Hal senada diakui oleh Presiden Real Madrid, Florentino Perez. Tak ada keraguan baginya ketika harus mengeluarkan biaya cukup besar untuk mendatangkan Isco yang ketika itu masih berusia 21 tahun. "Isco adalah salah satu pemain terbaik Spanyol. Dan para staf teknis di sini percaya bahwa kualitasnya layak bermain untuk Real Madrid."

Sejak musim pertama, di tengah-tengah pemain yang lebih populer dibanding dirinya, Isco selalu mendapatkan tempat di skuat Real Madrid. Pada musim pertamanya itu, di usianya yang masih terbilang muda, ia langsung mencatatkan 53 penampilan. Total dalam empat musim, 190 pertandingan sudah dijalaninya, hampir 50 laga per musim.

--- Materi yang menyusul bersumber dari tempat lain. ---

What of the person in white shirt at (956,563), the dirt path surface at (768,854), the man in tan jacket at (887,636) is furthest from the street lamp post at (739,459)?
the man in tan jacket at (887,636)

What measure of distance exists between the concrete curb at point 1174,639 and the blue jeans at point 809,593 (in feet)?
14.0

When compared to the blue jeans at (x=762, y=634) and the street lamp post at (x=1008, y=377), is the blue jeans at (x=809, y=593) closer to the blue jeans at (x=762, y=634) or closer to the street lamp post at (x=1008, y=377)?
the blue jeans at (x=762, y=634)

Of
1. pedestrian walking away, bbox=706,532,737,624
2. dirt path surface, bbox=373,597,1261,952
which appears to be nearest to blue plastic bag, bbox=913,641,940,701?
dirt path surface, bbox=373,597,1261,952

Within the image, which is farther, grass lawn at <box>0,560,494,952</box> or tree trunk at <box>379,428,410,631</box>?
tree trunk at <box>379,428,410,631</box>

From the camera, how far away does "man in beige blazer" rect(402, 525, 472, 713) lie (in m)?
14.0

Isco selalu bisa menjadi pemain yang diandalkan oleh pelatih-pelatih Real Madrid. Jika saat ini ia mampu mengisi kekosongan setelah Bale cedera, ia juga mampu membuat James Rodriguez lebih banyak duduk di bangku cadangan, bermain di posisi sayap dan pernah juga menggantikan peran Kroos dengan baik. "Isco punya positioning yang bagus saat bertahan, kemampuan menyerangnya tidak perlu diragukan lagi. Ia membuktikan diri bisa bermain di posisi ini [posisi Kroos] tanpa masalah apapun."

Isco pun punya catatan menarik selama kiprahnya di Real Madrid. Dalam tiga kali penampilan starternya di partai final, tiga kali juga Real Madrid sebagai juara, yakni ketika ia bermain sejak menit pertama pada Piala Dunia Antar Klub 2014, Copa del Rey 2014, dan Piala Super Eropa 2016. Selain itu, ia juga bermain di final Liga Champions 2014 dan 2016, yang keduanya dimenangkan Real Madrid, meski ia hanya masuk sebagai pengganti.

***

Sejak bergabung pada 2013, Isco diikat selama lima musim oleh Real Madrid. Maka musim panas 2018 kontraknya tersebut akan berakhir. Meskipun begitu, dengan kontribusi besar Isco selama empat musim, penggawa timnas Spanyol ini tampaknya akan segera disodori kontrak baru. Ia pun tak sabar untuk melanjutkan kariernya bersama Real Madrid.

"Saya berharap bisa segera mendapatkan kontrak baru. Tidak ada tempat yang lebih baik dibanding Madrid untuk bermain sepakbola," tukas Isco seperti yang dilansir Goal.

Dengan usianya yang masih 25 tahun, Isco tentu masih menjanjikan bagi masa depan Real Madrid. Apalagi dalam empat musim bersama Real Madrid, Isco mampu membuktikan diri bisa bersaing dengan banyak talenta hebat sekaligus bisa membantu Real Madrid mengukuhkan diri sebagai raja Eropa karena namanya tercatat sebagai pemain yang mengantarkan Real Madrid meraih trofi Liga Champions ke-10, 11 dan 12.